En liberté constamment provisoire, les femmes forment à l’intérieur de la redoutable franc-maçonnerie masculine, qui a de son côté les lois écrites et les lois non-écrites, une caste moins ennemie qu’esclave, et moins encore esclave que divisée et prête à la trahison – à la trahison, s’entend, envers ses propres membres, comme les animaux de basse-cour, si cruels entre eux, et qui s’acharnent avec tant de férocité sur la bête blessée.
C’est que les défaites ont quelque chose de pénible et peut-être de contagieux, dont on cherche à n’être pas solidaire : le plus sûr est de se ranger dans le camp des vainqueurs.
Toutes les femmes à qui Valmont a affaire sont d’avance de son parti, et jusqu’à Mme de Tourvel, dont il s’indigne qu’elle lui mente, jurant qu’elle ne l’aime pas, alors que son amour éclate.
Il a raison, elle ment. Et lui donc!
Elles mentent toutes : Cecile à Danceny (par omission), Mme de Tourvel à Valmont, Mme de Merteuil à la terre entière. Et que veut-on qu’elles fassent d’autre? Quelles autres armes leur a-t-on laissées? Les larmes?
Mais on peut mentir en pleurant, il n’y a là aucune difficulté. Il faut bien qu’elles mentent, celles dont Valmont dit qu’elles ne demandaient qu’à lui céder, et qu’il appelait prudes parce qu’elles ne faisaient que la moitié du chemin : elles mentent en ne cédant pas tout de suite, par simple souci de leur réputation, peut-être aussi parce que l’escrime les amuse, et pour la prolonger.
Il faut bien
Il faut bien que Mme de Tourvel mente à Valmont, pour se protéger de lui et d’elle-même jusqu’au dernier instant.
De Cécile, on hésite à trop parler de mensonge, tant ses lettres à Danceny sont déchirantes de sincérité, tant sont nulles et fausses ses trahisons, tant on imagine son désespoir s’il les lui reprochait, sa stupeur à voir irrémédiablement un crime qui lui est si facile et si léger, dont elle ne comprendrait pas qu’il pût anéantir la criante vérité de son amour.
Cependant il faut constater que son silence est aussi un mensonge. Dans tous ces cas, il s’agit de mensonges de nécessité : il n’y a pas de moyen de faire autrement.
Pour Mme de Merteuil, c’est bien autre chose.
Où toutes les femmes acceptent la situation qui leur est imposée, Mme de Merteuil se révolte.
Sa révolte est une révolte personnelle, et non générale, une révolte de caractère et de tempérament plus qu’une révolte de raison.
La raison, chez elle, intervient pour réduire à néant, après les avoir examinés, les préjugés et les règles de conduite qui sont injustes ou absurdes. Elle est une alliée, non un premier moteur.

#### Données brutes:
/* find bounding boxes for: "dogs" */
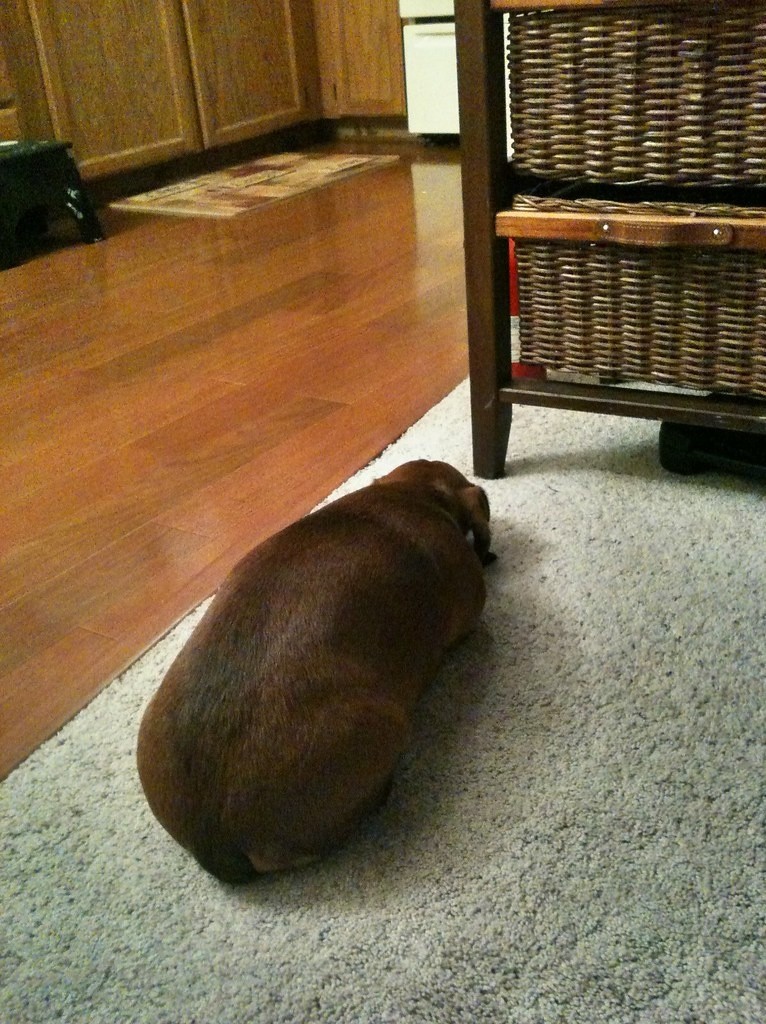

#### Tâche demandée:
Poursuivez l'extrait sur les femmes et le mensonge face à Valmont à la suite de sa dernière phrase.

#### Réponse attendue:
Dans les déclarations célèbres et scandaleuses – mais extrêmement sensées – de Mme de Merteuil, que Danceny rend publiques après la mort de Valmont, « pour leur commune vengeance », et dont Mme de Volanges se récrie que c’est « le comble de l’horreur », on ne trouve pas le mobile le plus profond, et quelque chose manque qui emporterait tout à fait la conviction : l’ordre est trop rigoureux, la démonstration trop froide, trop évidente l’application; s’il n’y avait, qui éclatent avec insolence, les railleries à Valmont, cette provocante parade serait suspecte : comme toutes les parades, faites pour les autres, plus que pour soi.
Une des dernières lettres qu’elle écrit à Valmont est beaucoup plus révélatrice; la colère, comme à d’autres l’ivresse, lui arrache la vérité, une vérité du même ordre que ses principes affichés, mais plus violente et plus dangereuse, qui fait explosion presque malgré elle, qu’elle ne peut plus déguiser par le raisonnement et le sang-froid.
C’est juste avant la rupture : elle n’a pas quitté Danceny, comme Valmont le lui demandait, et Valmont, blessé dans son amour-propre et dans le pouvoir qu’il se croit sur elle, la met en demeure de choisir.
La voilà donc au pied du mur. Va-t-elle céder, va-t-elle faiblir? Si céder n’était que renoncer à un caprice, elle céderait peut-être (on retrouve toujours un autre caprice, quand on cherche rien davantage).
Mais pèsera-t-elle seulement les conséquences? Céder, c’est d’abord céder.
Pour ne pas perdre Valmont (qu’elle aime, car elle l’aime toujours, et il faut qu’il soit aveugle, ce grand psychologue, pour ne pas le voir) va-t-elle renoncer à sa plus exigeante passion, qui est, non pas Valmont, non pas Danceny, non pas l’amour, mais sa liberté?
Va-t-elle seulement faire semblant, ce qui serait une solution moyenne?
Valmont dans le même cas mentirait sans hésiter, une autre femme mentirait, elle-même, à quelqu’un d’autre que Valmont mentirait ; mais mentir cette fois-là à Valmont serait se mentir à soi-même, et aussi humiliant que de céder.
Elle se sentirait un peu esclave, et contre son gré, presque mariée.
Se soumettre, pour être un jour traitée comme il vient (à sa demande) de traiter la Présidente, qu’il sacrifie à la crainte d’être plaisanté un moment?
De le voir si léger, si faible, de l’avoir si facilement pris au piège, une sorte de dégoût et de rancune la soulève contre Valmont : « Et vous voulez qu’on se gène? Ah! Cela n’est pas juste. » Voilà le cri profond de Mme de Merteuil; c’est presque un cri d’enfant.
Il n’y a plus là de raisonnement ni de raison, ni de logique, sinon une logique de sentiments, mais une passion indignée, la passion de la liberté à tout prix, de la justice à tout prix.
Si, pour ne pas supporter d’injustice, si, pour être libre, il faut mentir, elle mentira (à son mari, à ses amants), dire vrai, elle dira vrai (à Valmont), perdre Valmont, elle perdra Valmont, risquer de se perdre elle-même, elle risquera de se perdre.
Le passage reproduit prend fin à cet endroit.